One-in-five (21%) of the survey respondents said they had experienced a ransomware attack, and of those, over a quarter (26%) admitted they couldn’t access any working backup after the attack. Even when organisations could access a working backup, 22% of them could either only restore a partial amount of data or none at all.
In most countries, employees have been working under a completely different set of parameters for a couple of months; ones where new security risks are high and where cybercriminals are finding new ways to exploit any weaknesses they can find.
“We have seen a sharp increase in the number of ransomware cases since lockdown began,” comments Philip Bridge, president of Ontrack, LLC. “Unfortunately, this is at a time when more distractions at home have led to an increased amount of complacency by staff.

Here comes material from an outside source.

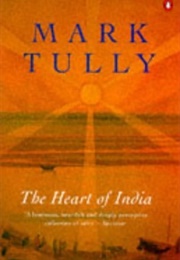 The Heart of India (Mark Tully)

For example, clicking on ransomware- infected links that they wouldn’t click if they were in the office.”
Whilst there are numerous benefits, the remote working seen during lockdown can leave a business’s IT network and systems vulnerable. It adds a huge number of endpoints to organisations that may not have been there previously. Plus, many of them are considered ‘shadow IT’ and have not been vetted by the employer.
“The threat of ransomware has never been greater. The fact that only 39% of respondents to our survey have an emergency plan in place for a ransomware attack is shocking. They are gambling with their and their customer’s data. It is imperative, now as ever, to ensure your organisation has processes and procedures in place to mitigate the impact of any cyber-attack and protect sensitive data,” adds Bridge.